◆ **Source document**:
*** Block opens ***

# Growisofs missing ...



## Buggzy... (Jan 21, 2018)

Have base 10.0 ...
Downloaded most  .txz files (except src) from mirror..
Then realized should download IMAGE files, so downloaded
...  i386.. disc1.iso ...  but very windy ... why does that matter ? 
If your  curious .....
- signal is bounced from Parksville to tower on Lasqueti Island then to tower Mt Pocohontus then beamed down to us. ie; http://www.gilliesbay.ca/wireless/ .

anyway...  growisofs is not on my system ...
can I use it remotely like...
# freebsd.org/bin/growisofs  -Z /dev/cd0 image.iso  ??

Probably not ..  so can I install growisofs when I don't have either 'install' or 'pkg'
on my system?

Thanks Ron


----------



## ShelLuser (Jan 22, 2018)

I'm not sure I follow what you're trying to do here. According to a quick locate command I believe growisofs to be part of sysutils/dvd+rw-tools. So install that port and you should get your binary.

And why wouldn't you have pkg on your system? Even the rescue cd provides it as far as I recall (probably the bootstrap, but still...). It should suffice.

But to answer the question: no, you can't install software without pkg, and you'll need that in order to install the port which provides the tool.


----------



## Phishfry (Jan 22, 2018)

*** Block closes ***

◆ **Directions**:
Carry on the forum thread about installing growisofs, picking up right after its final header.

◆ **Source material**:

*** Block opens ***

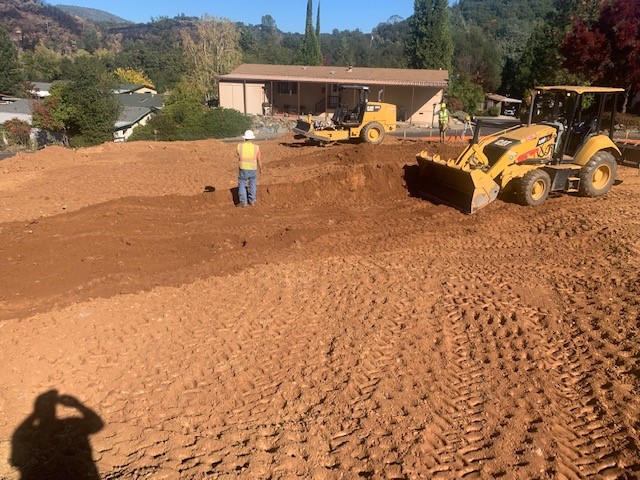 A man with a bulldozer working on a dirt yard.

*** Block closes ***

◆ **Your response**:
Buggzy... said:


> Then realized should download IMAGE files, so downloaded
> ... i386.. disc1.iso


On FreeBSD the ISO images are only meant for optical drives. If you are using a USB stick then use the memstick.img.
Are you installing from scratch or trying to upgrade 10.0?


----------



## SirDice (Jan 22, 2018)

Buggzy... said:


> Have base 10.0 ...


FreeBSD 10.0 has been End-of-Life since February 2015 and is not supported any more. Please upgrade to a _supported_ version.

https://www.freebsd.org/security/unsupported.html
Topics about unsupported FreeBSD versions


----------



## SirDice (Jan 23, 2018)

Buggzy... said:


> That's what I'm trying to do


Use freebsd-update(8)



Buggzy... said:


> pkg: long story ... did pkg - something .. fetched it ... checked signature .. ok ...
> but then said can't install for some reason ... so maybe try again!!


It's giving you that error because FreeBSD 10.0 is End-of-Life.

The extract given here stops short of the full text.